Niet-ontvankelijkheid van de passagier in zijn vordering wegens cessie aan AirHelp

In deze zaak heeft de kantonrechter van de Rechtbank Noord-Holland op 22 december 2021 uitspraak gedaan in een geschil tussen een passagier en Turk Havayollari A.O. De passagier had een vordering ingesteld, maar de vervoerder voerde aan dat de passagier niet-ontvankelijk moest worden verklaard omdat hij zijn vorderingsrecht had gecedeerd aan AirHelp door het ondertekenen van een assignmentformulier. De kantonrechter heeft vastgesteld dat de Nederlandse rechter bevoegd is om van de vordering kennis te nemen en dat de passagier inderdaad het formulier had ondertekend, waardoor hij niet langer bevoegd was om zelf over het vorderingsrecht te beschikken. Hierdoor werd de passagier niet-ontvankelijk verklaard in zijn vordering.

De kantonrechter heeft ook geoordeeld dat er geen aanleiding was om de passagier te veroordelen in de werkelijke proceskosten, ondanks het verzoek van de vervoerder. De kantonrechter merkte op dat de gemachtigde van de passagier in meerdere vergelijkbare zaken al was veroordeeld in de werkelijke proceskosten van de wederpartij. De passagier werd niet-ontvankelijk verklaard omdat hij niet meer over het gepretendeerde vorderingsrecht beschikte en er geen bewijs was dat hij de gemachtigde had ingeschakeld om zijn vordering te verhalen. De proceskosten kwamen voor rekening van de passagier.

----

Gevraagd: Werk het tekstfragment over de cessie aan AirHelp bij: geef de passage van "Niet-ontvankelijkheid van de" tot en met "in zijn vordering." opnieuw weer, met "cessieformulier" in plaats van "assignmentformulier". De lijst hieronder is afkomstig uit een andere bron dan het tekstfragment.

[Verzamelde gegevensinvoer]
----

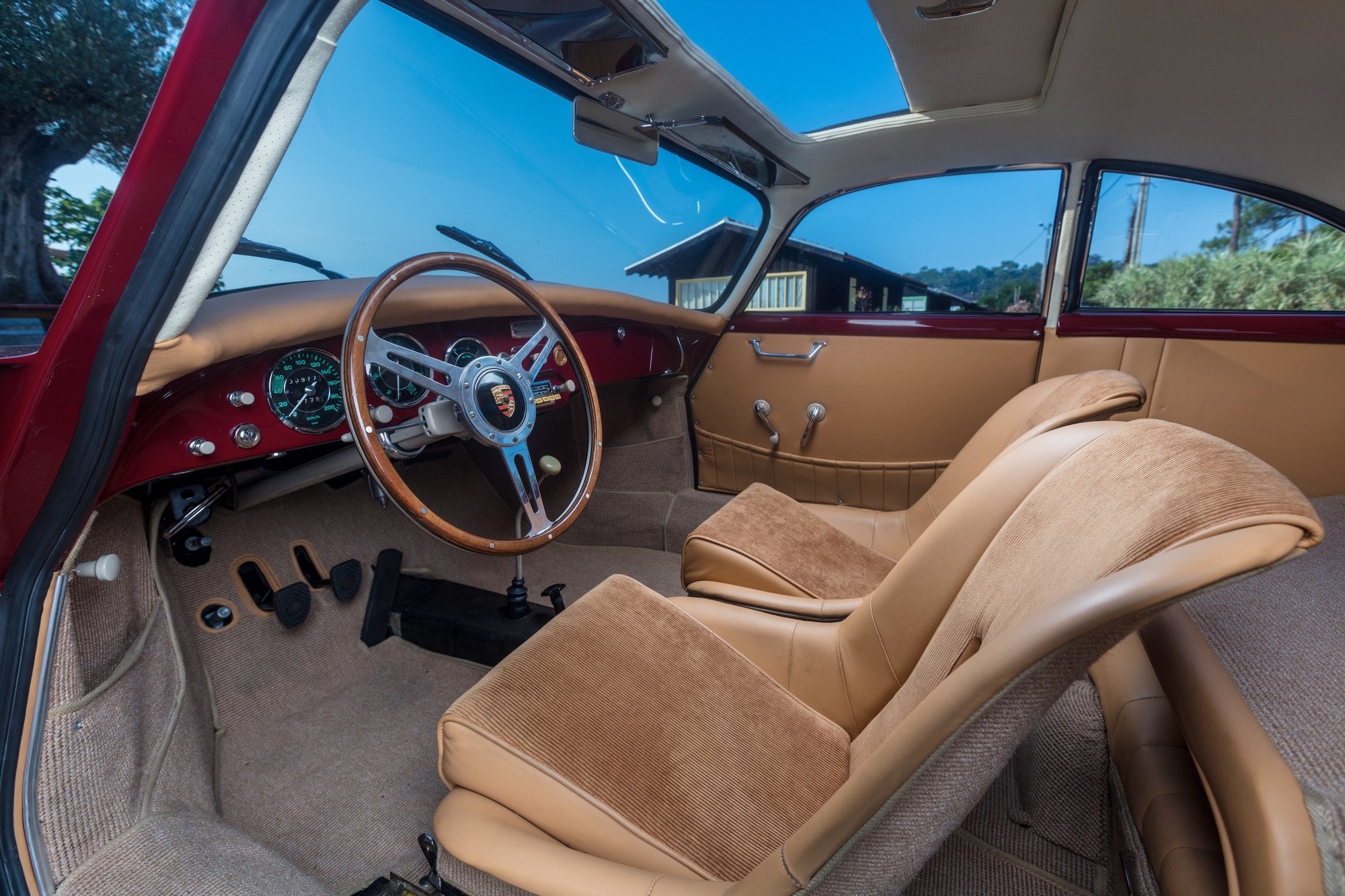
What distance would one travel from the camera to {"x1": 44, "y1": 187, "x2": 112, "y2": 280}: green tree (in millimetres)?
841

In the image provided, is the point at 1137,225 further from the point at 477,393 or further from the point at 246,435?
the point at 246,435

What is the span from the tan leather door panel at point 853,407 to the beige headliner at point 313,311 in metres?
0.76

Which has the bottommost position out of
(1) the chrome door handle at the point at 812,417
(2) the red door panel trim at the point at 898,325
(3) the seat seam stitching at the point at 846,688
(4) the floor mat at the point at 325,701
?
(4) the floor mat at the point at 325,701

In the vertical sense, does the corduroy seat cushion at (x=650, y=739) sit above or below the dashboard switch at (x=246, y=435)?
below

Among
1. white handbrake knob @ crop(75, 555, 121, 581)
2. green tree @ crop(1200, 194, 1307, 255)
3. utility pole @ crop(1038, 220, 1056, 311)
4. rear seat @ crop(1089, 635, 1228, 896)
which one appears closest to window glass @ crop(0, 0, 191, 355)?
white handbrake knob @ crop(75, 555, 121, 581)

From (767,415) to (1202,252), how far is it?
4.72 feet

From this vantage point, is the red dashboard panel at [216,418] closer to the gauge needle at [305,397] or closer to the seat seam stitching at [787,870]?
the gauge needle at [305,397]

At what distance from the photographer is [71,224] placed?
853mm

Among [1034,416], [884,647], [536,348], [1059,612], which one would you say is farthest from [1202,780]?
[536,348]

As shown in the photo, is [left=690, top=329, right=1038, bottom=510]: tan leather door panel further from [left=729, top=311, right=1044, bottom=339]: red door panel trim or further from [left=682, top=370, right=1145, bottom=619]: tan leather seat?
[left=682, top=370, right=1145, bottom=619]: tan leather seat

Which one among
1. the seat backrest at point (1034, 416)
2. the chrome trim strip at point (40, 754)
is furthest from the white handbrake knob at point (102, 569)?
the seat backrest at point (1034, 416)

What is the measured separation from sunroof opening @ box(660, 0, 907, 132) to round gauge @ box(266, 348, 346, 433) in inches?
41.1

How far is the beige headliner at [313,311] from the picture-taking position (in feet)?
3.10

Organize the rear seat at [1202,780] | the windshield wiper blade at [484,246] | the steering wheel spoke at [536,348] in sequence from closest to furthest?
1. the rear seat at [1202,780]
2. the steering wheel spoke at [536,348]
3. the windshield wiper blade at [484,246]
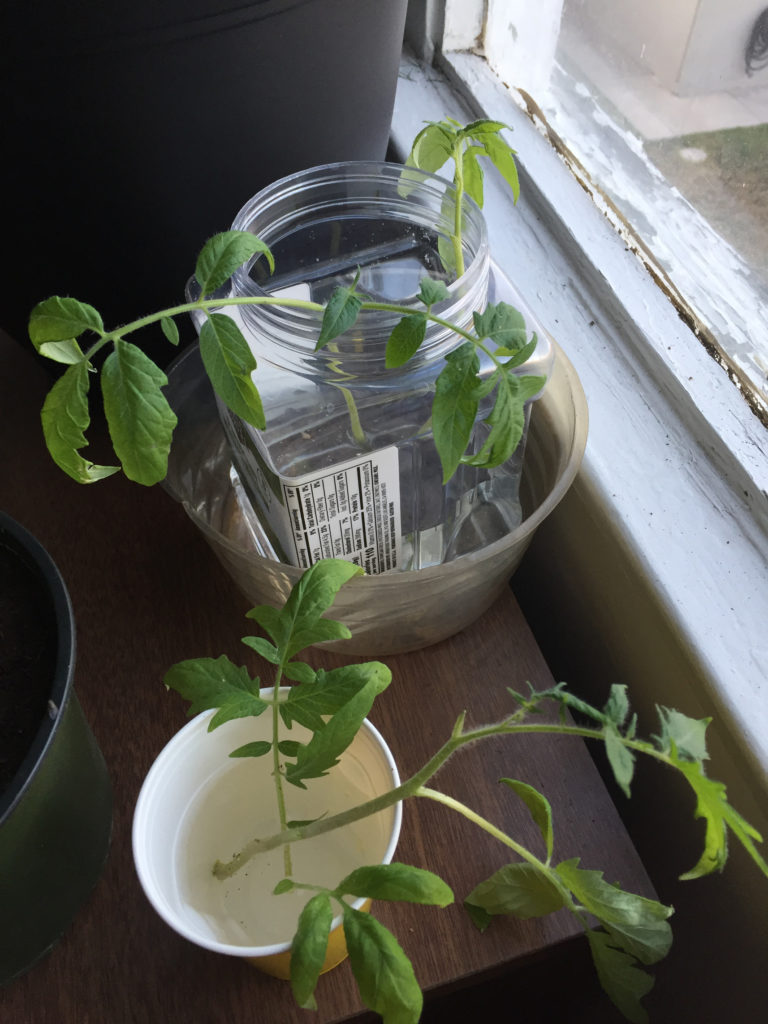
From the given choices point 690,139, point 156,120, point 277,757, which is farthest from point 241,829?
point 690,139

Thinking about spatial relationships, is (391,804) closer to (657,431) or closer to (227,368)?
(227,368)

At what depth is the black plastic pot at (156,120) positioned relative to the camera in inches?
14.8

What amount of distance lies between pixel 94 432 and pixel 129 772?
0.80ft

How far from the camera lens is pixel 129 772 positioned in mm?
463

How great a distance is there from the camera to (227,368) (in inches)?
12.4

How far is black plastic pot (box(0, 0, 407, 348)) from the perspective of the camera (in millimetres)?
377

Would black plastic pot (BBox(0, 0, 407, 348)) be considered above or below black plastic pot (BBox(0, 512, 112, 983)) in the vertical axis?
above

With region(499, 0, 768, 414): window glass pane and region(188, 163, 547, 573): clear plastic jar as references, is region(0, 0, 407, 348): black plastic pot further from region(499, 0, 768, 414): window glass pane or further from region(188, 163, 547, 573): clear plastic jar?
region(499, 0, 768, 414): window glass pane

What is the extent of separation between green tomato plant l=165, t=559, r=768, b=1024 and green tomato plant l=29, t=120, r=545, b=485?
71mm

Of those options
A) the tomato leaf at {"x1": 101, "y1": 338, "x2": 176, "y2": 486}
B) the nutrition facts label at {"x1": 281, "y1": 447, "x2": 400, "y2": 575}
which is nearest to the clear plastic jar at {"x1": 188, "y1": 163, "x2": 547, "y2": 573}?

----

Oplossing:
Niet-ontvankelijkheid van de passagier in zijn vordering wegens cessie aan AirHelp

In deze zaak heeft de kantonrechter van de Rechtbank Noord-Holland op 22 december 2021 uitspraak gedaan in een geschil tussen een passagier en Turk Havayollari A.O. De passagier had een vordering ingesteld, maar de vervoerder voerde aan dat de passagier niet-ontvankelijk moest worden verklaard omdat hij zijn vorderingsrecht had gecedeerd aan AirHelp door het ondertekenen van een cessieformulier. De kantonrechter heeft vastgesteld dat de Nederlandse rechter bevoegd is om van de vordering kennis te nemen en dat de passagier inderdaad het formulier had ondertekend, waardoor hij niet langer bevoegd was om zelf over het vorderingsrecht te beschikken. Hierdoor werd de passagier niet-ontvankelijk verklaard in zijn vordering.